Published:January 18, 2023DOI:https://doi.org/10.1016/j.surg.2022.11.009

      Abstract

      Background

      Postoperative complications affect the long-term survival and quality of life in patients undergoing liver resection. No model has yet been validated to predict 90-day severe morbidity and mortality.

      Methods

      The prospective recruitment of patients undergoing liver resection for various indications was performed.

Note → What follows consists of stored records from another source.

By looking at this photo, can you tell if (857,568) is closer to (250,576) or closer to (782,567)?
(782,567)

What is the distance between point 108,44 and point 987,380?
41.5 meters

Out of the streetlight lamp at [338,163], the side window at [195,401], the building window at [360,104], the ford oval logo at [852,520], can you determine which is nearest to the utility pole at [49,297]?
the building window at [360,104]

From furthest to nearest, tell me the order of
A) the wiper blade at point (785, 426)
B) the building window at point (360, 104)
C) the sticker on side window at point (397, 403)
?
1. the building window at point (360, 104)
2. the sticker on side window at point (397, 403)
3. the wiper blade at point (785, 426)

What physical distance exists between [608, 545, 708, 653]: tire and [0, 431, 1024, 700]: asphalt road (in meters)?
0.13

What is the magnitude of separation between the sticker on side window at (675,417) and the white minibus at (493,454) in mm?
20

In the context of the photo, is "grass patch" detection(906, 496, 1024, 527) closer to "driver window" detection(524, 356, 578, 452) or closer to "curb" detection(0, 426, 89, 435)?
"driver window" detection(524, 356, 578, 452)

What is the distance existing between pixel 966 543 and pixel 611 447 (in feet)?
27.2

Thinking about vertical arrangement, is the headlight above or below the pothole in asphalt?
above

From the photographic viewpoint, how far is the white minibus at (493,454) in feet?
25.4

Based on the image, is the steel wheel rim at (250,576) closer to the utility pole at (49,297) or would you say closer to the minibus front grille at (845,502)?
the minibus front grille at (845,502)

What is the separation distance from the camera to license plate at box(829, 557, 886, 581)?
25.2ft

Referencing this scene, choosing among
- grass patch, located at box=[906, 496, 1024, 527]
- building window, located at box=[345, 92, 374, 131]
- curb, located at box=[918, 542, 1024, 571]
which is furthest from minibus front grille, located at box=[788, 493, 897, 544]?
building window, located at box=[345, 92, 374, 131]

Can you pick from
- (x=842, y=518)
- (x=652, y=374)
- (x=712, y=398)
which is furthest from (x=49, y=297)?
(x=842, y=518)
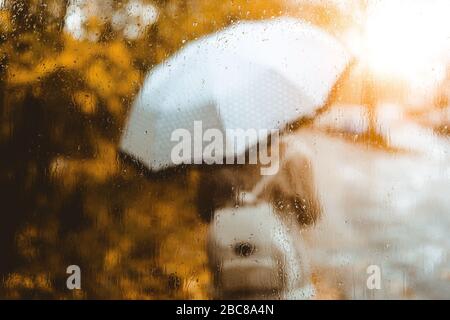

Preoperative clinical and laboratory data, including liver stiffness, indocyanine green retention, and intraoperative parameters, were analyzed to develop predictive nomograms for postoperative severe morbidity and mortality. Calibration plots were used to perform external validation.

      Results

      The most common indications in 418 liver resections performed were colorectal metastases (N = 149 [35.6%]), hepatocellular carcinoma (N = 106 [25.4%]), and benign liver tumors (N = 60 [14.3%]). Major liver resections were performed in 164 (39.2%) patients. Severe morbidity and mortality were observed in 87 (20.8%) and 9 (2.2%) of patients, respectively, during the 90-day postoperative period. Post-hepatectomy liver failure was observed in 19 (4.5%) patients, resulting in the death of 4. The independent predictors of 90-day severe morbidity were age (odds ratio:1.02, P = .06), liver stiffness (odds ratio: 1.23, P = .04], number of resected segments (odds ratio: 1.28, P = .004), and operative time (odds ratio: 1.01, P = .01). Independent predictors of 90-day mortality were diabetes mellitus (odds ratio: 6.6, P = .04), tumor size >50 mm (odds ratio:4.8, P = .08), liver stiffness ≥22 kPa (odds ratio:7.0, P = .04), and operative time ≥6 hours (odds ratio: 6.1, P = .05). Nomograms were developed using these independent predictors and validated by testing the Goodness of fit in calibration plots (P = .64 for severe morbidity; P = .8 for mortality).

      Conclusion

      Proposed nomograms would enable a personalized approach to identifying patients at risk of complications and adapting surgical treatment according to their clinical profile and the center’s expertise.